MEMORANDUM*
The Farm Service Agency (“FSA”) did not unlawfully withhold agency action by relying on the February 1990 DALR$ Report (“2/90 Report”) as the basis for the Shared Appreciation Agreement (“SAA”). The SSA signed by the Gannons explicitly incorporates the 2/90 Report. The district court correctly determined that, because the Gannons entered into a superseding agreement incorporating the 2/90 Report, they may nob-ten years later-challenge the FSA’s failure to use an earlier report.

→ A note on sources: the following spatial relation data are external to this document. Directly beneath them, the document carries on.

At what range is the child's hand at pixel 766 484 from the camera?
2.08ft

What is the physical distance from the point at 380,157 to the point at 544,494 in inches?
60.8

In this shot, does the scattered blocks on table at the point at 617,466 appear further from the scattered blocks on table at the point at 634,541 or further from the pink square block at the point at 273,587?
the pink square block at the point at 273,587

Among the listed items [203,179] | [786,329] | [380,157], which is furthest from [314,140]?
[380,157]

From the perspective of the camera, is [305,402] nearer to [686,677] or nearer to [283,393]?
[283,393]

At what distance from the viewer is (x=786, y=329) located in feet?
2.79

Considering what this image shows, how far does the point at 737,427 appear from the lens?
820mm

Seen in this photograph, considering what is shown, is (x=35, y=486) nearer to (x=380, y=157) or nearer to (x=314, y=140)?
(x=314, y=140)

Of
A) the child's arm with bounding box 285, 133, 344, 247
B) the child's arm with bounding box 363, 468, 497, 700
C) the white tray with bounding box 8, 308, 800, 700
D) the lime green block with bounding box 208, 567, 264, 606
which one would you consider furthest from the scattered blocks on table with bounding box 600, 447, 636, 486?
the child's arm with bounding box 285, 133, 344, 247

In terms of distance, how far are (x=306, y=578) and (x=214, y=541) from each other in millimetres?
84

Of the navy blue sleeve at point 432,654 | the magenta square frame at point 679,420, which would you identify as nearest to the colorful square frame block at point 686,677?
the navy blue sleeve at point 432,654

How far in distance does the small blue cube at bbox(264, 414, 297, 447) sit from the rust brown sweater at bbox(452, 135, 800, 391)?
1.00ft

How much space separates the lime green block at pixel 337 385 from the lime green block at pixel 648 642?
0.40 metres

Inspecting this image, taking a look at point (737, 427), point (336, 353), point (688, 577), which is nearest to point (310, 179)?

The FSA did not abuse its discretion by correcting the SAA’s expiration date and the stated market value of the secured property pursuant to 7 C.F.R. § 780.11, which explicitly authorizes the agency to “correct all errors in entering data on program contracts, loan agreements, and other program documents and the results of the computations or calculations made pursuant to the contract or agreement.”
Following the Seventh and Eighth Circuits, we have held that recapture is due upon expiration of the SAA. Pauly v. USDA, 348 F.3d 1143 (9th Cir.2003). The FSA correctly determined that the Gannons owed recapture when their SAA expired. The FSA also correctly calculated that, pursuant to the formula stated in the SAA, the Gannons owe recapture equal to 50% of the appreciation of the secured property.
In light of our decision, we need not address the Gannons’s recoupment argument.
AFFIRMED.
This disposition is not appropriate for publication and may not be cited to or by the courts of this circuit except as provided by Ninth Circuit Rule 36-3.